Did you know:
- Exercise is a form of physical activity,
- But physical activity does not require exercise.
What's the difference?
Physical activity is more than exercise
- Exercise is a structured program of activity geared toward achieving or maintaining physical fitness. It is actually a sub-category of physical activity.
- Physical activity is any form of exercise or movement of the body that uses energy. Some of your daily life activities—doing active chores around the house, yard work, walking the dog—are examples.
Both can include aerobic, flexibility, and muscle-strengthening activities.

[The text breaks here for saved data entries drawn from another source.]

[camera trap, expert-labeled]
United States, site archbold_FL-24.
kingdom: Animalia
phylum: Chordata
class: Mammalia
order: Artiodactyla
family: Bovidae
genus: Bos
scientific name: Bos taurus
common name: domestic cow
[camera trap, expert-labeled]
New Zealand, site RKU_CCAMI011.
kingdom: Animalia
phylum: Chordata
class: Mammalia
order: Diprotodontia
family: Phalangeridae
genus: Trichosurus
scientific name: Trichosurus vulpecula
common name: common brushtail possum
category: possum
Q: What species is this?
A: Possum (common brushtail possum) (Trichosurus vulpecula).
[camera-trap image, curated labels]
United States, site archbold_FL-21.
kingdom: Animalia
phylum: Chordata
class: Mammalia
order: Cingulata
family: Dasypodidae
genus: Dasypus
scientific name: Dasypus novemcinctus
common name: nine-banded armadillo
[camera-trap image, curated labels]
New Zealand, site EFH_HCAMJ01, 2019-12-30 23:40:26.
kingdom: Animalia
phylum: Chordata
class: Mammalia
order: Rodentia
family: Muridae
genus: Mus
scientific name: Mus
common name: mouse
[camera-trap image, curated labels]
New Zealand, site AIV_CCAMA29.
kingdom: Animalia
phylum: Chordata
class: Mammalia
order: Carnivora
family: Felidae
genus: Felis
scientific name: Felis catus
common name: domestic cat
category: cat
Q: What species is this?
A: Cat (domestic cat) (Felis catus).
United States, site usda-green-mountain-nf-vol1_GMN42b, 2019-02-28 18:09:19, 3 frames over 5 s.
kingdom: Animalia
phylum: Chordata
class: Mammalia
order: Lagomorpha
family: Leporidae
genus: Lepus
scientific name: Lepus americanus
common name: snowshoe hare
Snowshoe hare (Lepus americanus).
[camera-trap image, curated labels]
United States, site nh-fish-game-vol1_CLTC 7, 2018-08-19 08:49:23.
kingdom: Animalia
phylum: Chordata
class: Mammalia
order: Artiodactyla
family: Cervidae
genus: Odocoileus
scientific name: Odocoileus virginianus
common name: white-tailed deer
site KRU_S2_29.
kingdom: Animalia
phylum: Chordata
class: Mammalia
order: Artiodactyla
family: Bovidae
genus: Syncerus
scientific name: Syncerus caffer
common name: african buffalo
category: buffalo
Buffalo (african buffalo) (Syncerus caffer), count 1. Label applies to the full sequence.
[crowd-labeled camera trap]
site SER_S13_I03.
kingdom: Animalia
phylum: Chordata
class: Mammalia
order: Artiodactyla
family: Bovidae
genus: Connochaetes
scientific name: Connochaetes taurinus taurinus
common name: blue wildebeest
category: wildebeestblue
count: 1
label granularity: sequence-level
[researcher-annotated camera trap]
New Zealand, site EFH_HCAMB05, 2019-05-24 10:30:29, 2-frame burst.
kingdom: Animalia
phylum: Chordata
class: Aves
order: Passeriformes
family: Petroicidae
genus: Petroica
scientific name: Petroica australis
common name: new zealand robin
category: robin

Aerobic activities make you breathe harder and make your heart and blood vessels healthier. These include:
- Water aerobics
- Jogging and running
- Aerobic exercise classes
- Bicycle riding (stationary or on a path)
- Some gardening activities, such as raking and pushing a lawn mower
- Golfing (without a cart)
Muscle-strengthening activities build up your strength. These activities work all the different parts of the body—legs, hips, back, chest, stomach, shoulders, and arms—and include:
- Heavy gardening (digging, shoveling)
- Lifting weights
- Push-ups on the floor or against the wall
- Working with resistance bands (long, wide rubber strips that stretch)
Flexibility-enhancing activities ensure a good range of motion in the joints. Loss of flexibility can be a predisposing factor for physical issues, such as pain syndromes or balance disorders. Gender, age, and genetics may all influence range of motion. Flexibility exercises include:
- Tai Chi or Qi Gong
What is fitness?
Fitness includes cardiovascular functioning, which is improved by aerobic activities that get your heart and lungs working faster. It also includes muscle strength, flexibility, and balance.